Penilaian hasil pengobatan dengan kemoterapi, baik tunggal maupun kombinasi dengan pembedahan atau radioterapi, biasanya dilakukan setelah 3-4 minggu. Hasil kemoterapi dapat dilihat dari 2 aspek yaitu respons atau hilangnya kanker (response rate) dan angka ketahanan hidup penderita (survival rate). Dari aspek hilangnya kanker hasil kemoterapi dinyatakan dengan istilah-istilah yang lazim dipakai yaitu :9,15 Sembuh ( cured ) Respon komplit ( complete response/ CR ) : semua tumor menghilang untuk jangka waktu sedikitnya 4 minggu

Respons parsial ( partial response/ PR ) : semua tumor mengecil sedikitnya 50 % dan tidak ada tumor baru yang timbul dalam jangka waktu sedikitnya 4 minggu. Tidak ada respons (no response/ NR): tumor mengecil kuran dari 50 % atau membesar kurang dari 25 % Penyakit Progresif ( progresive disese/PD ) : tumor makin membesar 25 % atau lebih atau timbul tumor baru yang dulu tidak diketahui adanya.

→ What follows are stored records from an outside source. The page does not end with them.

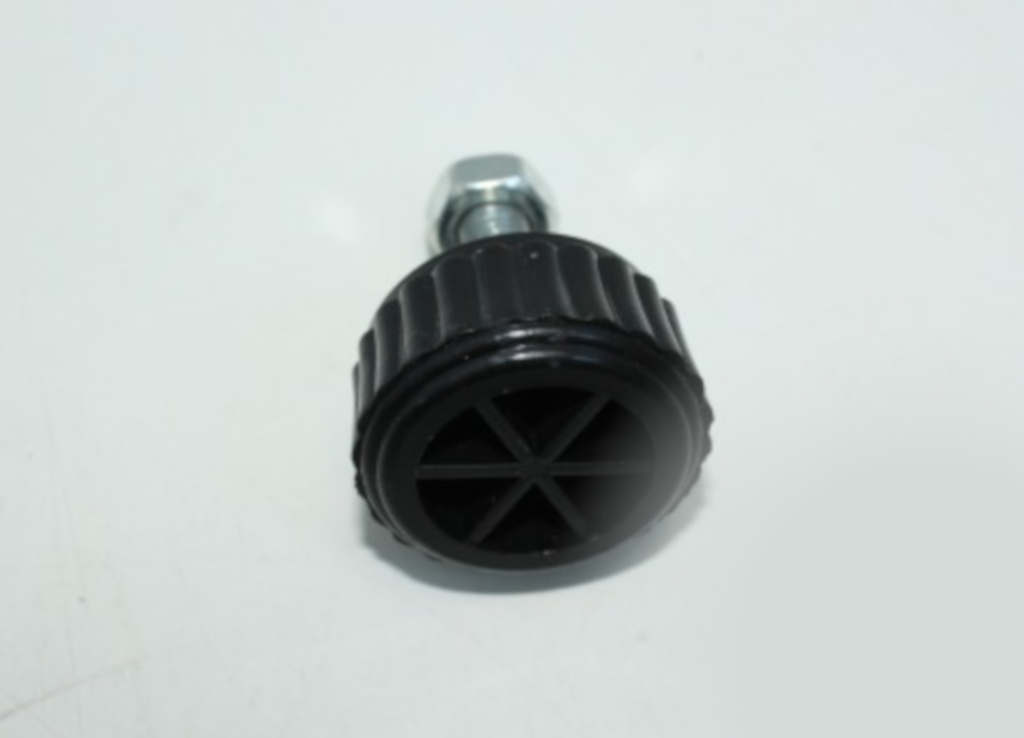 Ножки Cooleq для S903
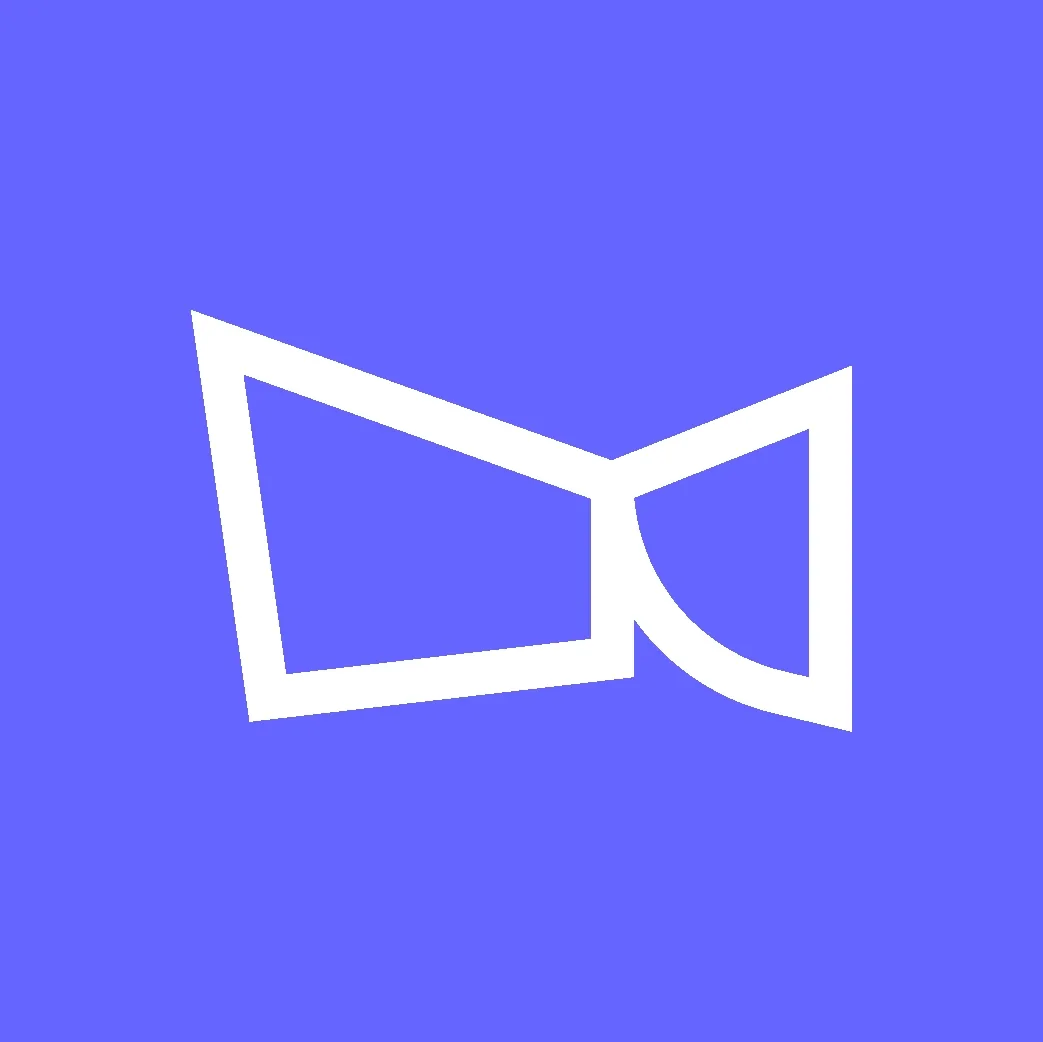 Сургутский музыкально-драматический театр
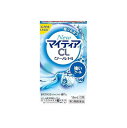 【第3類医薬品】NewマイティアCLクールHi−s 15mL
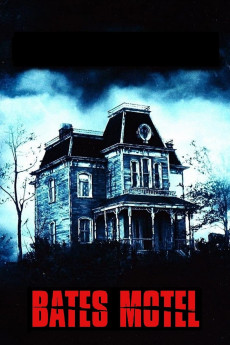 Bates Motel (1987) download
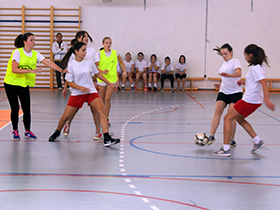 Pećinčani i Kupinci najuspešniji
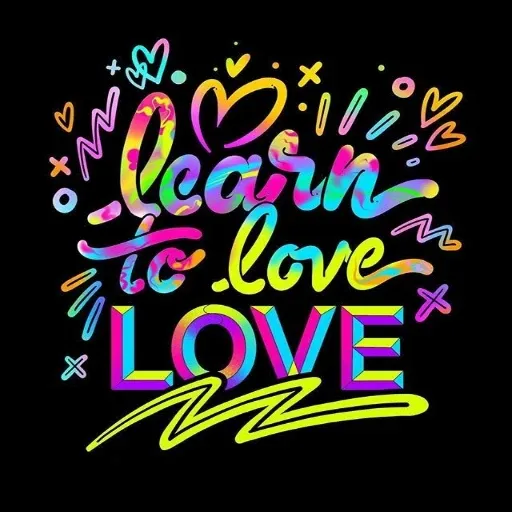 neon7 - Sticker 14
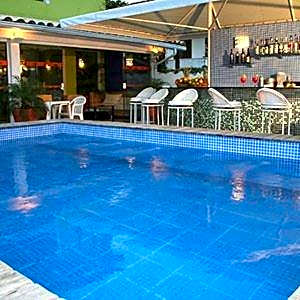 Departamento Dos reis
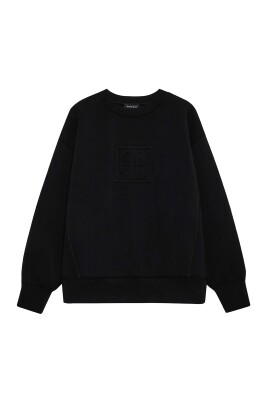 sweatshirt-monogramme-encadre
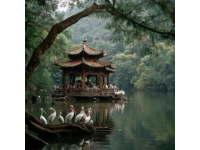 浙江玉環(huán)必打卡景點大全，十個絕美景點帶你流連忘返！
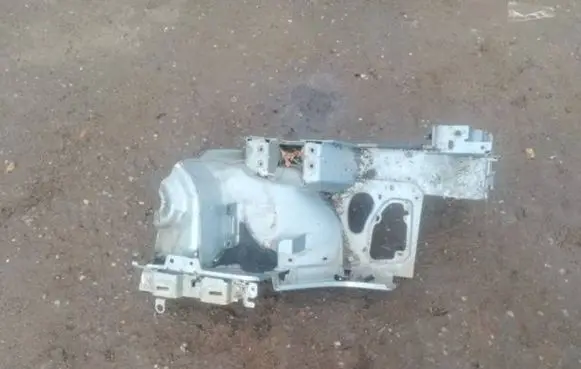 Peugeot 308 Front quarter panel 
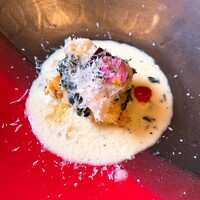 Ristorante IL PRINCIPE -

Disamping itu, dikenal suatu periode penderita terbebas dari penyakitnya (disease free survival ). Pada beberapa tumor disamping ukuran tumor, perkembangannya dapat dipantau

berdasarkan kadar tumor marker.

Pola Regresi Tumor Terdapat perbedaan pola regresi antara tumor perimer dan kelenjar getah bening leher. Terjadi Complete Respons pada akhir dari radioterapi (62%) dan meningkat menjadi 80 % pada 2 bulan pasca radioterapi, sedangkan pada kelenjar getah bening leher hanya CR 32 % pada akhir radioterapi dan meningkat menjadi 76 % pada 2 bulan setelah radioterapi. Jadi biopsi sebaiknya dilakukan 2 bulan setelah radioterapi. 7

KESIMPULAN 1. Karsinoma nasofaring walaupun merupakan salah satu jenis tumor yang prognosisnya cukup buruk , namun dikenal pula sebagai tumor yang radiosensitif serta kemosensitif. 2. Pada dekade terakhir ini terapi integrasi kemoradioterapi terhadap karsinoma nasofaring menunjukkan hasil yang memuaskan ditinjau dari angka rekurensi tumor. 3. a. Manfaat Kemoradioterapi : mengecilkan massa tumor, karena dengan mengecilkan tumor akan memberikan hasil terapi radiasi lebih efektif. b. Mengontrol metastasis jauh dan mengontrol mikrometastase.

c.

Modifikasi melekul DNA oleh kemoterapi menyebabkan sel lebih sensitif terhadap radiasi yang diberikan ( radiosensitiser ).

4.

Kelemahan Kemoradioterapi adalah meningkatkan efek samping antara lain mukositis, leukopeni dan infeksi berat, untuk mengatasinya maka sebaiknya diberikan kemoterapi tunggal (single agent chemotherapy) dosis rendah dengan tujuan khusus untuk meningkatkan sensitivitas sel kanker terhadap radioterapi (radiosensitize ) seperti Cisplatin, 5-Fluorouracil dan MTX.